Summary: The Everest Foundation (EF) supplies access to the ecosystem by creating identities + digital wallets verifying identites, and facilitating decentralized governance for EverChain that processes transactions for dApps built on top of it, and similar services:
a. User identities will be free to individual users, and include biometric, digital identity + wallet + 0.001 ID token for every human on the planet
b. Validators will compete for creation, verification, transactions and similar services based on a minimum price of USD, but paid in ID tokens.
c. The identity and associated wallet is private by design. No entity or organization, including the EF can unilaterally access a user’s identity store.
d. Users can be pseudonymous, and granularly share various credentials. Although anchored in a de-duplicated, unique human identity, users can, for example, show zero-knowledge proofs that they are human, unique or are of age or KYC status, without necessarily giving up their privacy.
e. No special hardware is required to create an identity and wallet. Any camera with auto-focus, 2 megapixel and internet connection can create or verify an identity + wallet.
f. Governance of pricing, transaction fees & rewards will be per similar proof of stake methodologies such that the network is decentralized and that no active participant controls it.
g. There will be 100 validating nodes:
i. At the outset, each node is required to stake 400,000 ID tokens.
ii. The minimum time for a node to stake is 12 weeks. Un-staking requires a four week un-bonding period. During the un-bonding period, the stake shall remain locked up and the Validators will continue to be able to receive fees for their network services.

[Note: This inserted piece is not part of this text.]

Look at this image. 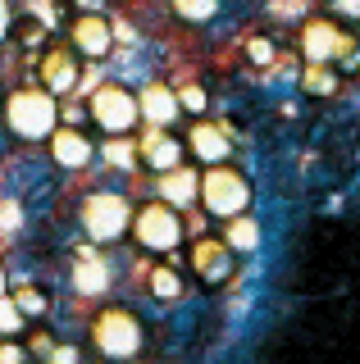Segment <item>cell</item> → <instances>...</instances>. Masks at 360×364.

iii. Future staking amount, rewards, and burning fees will be governed by node Validators after the vote on the initial schema.
iv. Fees voted on per governance methods are illustrated below; validating nodes will determine the fees charged, not the issuer of the transaction. A simple transaction over EverChain may be $0.0001 or $0.0002, either of which are paid in ID tokens.
v. For identity and wallet creation, as well as transactions on the network, all fees are paid in the native ID token. Each transaction has a fee, which will be paid in part to node Validators, and in part will be burned. The percentages are determined by the node validator governance system after the initial vote of ID holders. This model benefits everyone in the ecosystem as a whole, instead of one set of players.
Vi. The staked ID tokens by validators do not serve as collateral, and there is no “slashing” or risk of losing one’s stake. Each validator will be identifiable to the EF, ensuring protection against a Sybil attack. Staking ID is independent of consensus, and the 100 node Validators will share in the reward on a pro-rata basis based on staked value.
Vii. Emissions of rewards to staking Validators, minimum pricing for identity creation and verification are determined on a quarterly basis based on community governance outlined below. Rewards are set by the validators (and associated delegators) and can be changed by votes up to a maximum of 1% per voting period
Viii. Every seven days the “Active Validators”, are chosen from all validator candidates. Up to 100 validators are selected from all validator candidates based on the amount of the ID they have staked. The amount of staked ID is the combination of the Validator’s pledge stake (400,000), and the Delegators’ additional pledges.